There are two ways to implement white light using such an LED device.

The first is to mix white, green and blue LED chips to achieve white. However, this method has a disadvantage in that the chips are thermally deteriorated, and the characteristics of each chip deteriorated with time are different, so that the color tone is changed according to the use environment. In particular, since color spots occur depending on the use environment, uniform white is not realized, and manufacturing costs are also expensive.

The second method is to implement white light by applying YAG: Ce-based yellow phosphor on a blue LED substrate near 450 nm. That is, a part of the light emission of the LED chip and the light emission by the emitted phosphors are mixed to implement white color. This type of LED device is widely used as a back light source of LCD, lighting, notebook, mobile phone.

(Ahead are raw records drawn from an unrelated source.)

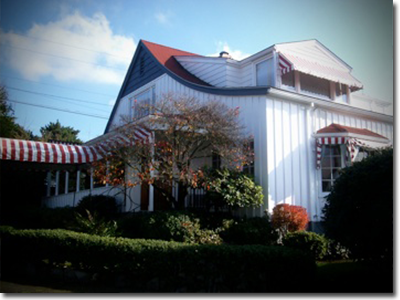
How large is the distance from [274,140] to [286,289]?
580 centimetres

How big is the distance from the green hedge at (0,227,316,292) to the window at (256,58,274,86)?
8627mm

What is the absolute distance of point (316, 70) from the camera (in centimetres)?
1384

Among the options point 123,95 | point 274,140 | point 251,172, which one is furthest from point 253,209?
point 123,95

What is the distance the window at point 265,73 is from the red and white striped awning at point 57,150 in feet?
19.8

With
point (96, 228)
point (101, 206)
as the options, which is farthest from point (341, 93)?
point (96, 228)

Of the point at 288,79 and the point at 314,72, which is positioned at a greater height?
the point at 314,72

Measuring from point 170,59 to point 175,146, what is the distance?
8.37 m

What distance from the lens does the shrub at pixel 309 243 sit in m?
8.62

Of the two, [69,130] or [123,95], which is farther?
[69,130]

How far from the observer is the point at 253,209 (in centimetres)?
1088

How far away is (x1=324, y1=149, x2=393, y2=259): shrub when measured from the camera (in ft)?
20.0

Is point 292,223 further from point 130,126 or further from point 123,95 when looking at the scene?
point 123,95

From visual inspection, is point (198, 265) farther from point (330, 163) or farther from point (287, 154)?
point (330, 163)

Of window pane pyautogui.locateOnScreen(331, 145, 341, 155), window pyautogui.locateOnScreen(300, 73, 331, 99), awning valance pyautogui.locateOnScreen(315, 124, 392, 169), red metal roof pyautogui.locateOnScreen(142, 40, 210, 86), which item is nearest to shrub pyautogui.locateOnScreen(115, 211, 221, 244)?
awning valance pyautogui.locateOnScreen(315, 124, 392, 169)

However, since the light emitting device uses a blue LED as an excitation energy source, it is difficult to apply a fluorescent material for realizing a color other than white, and since the light emitting device has only a partial spectrum of the visible light region, color rendering is low.

Therefore, it is urgent to develop red, green and blue phosphors that can exhibit excellent light emission characteristics by using long-wavelength UV-LEDs as excitation energy sources. Particularly, in the case of red phosphors, fluorescent materials that are effectively excited around 400 nm have not been developed, and thus, there is a difficulty in application to lighting using UV-LEDs.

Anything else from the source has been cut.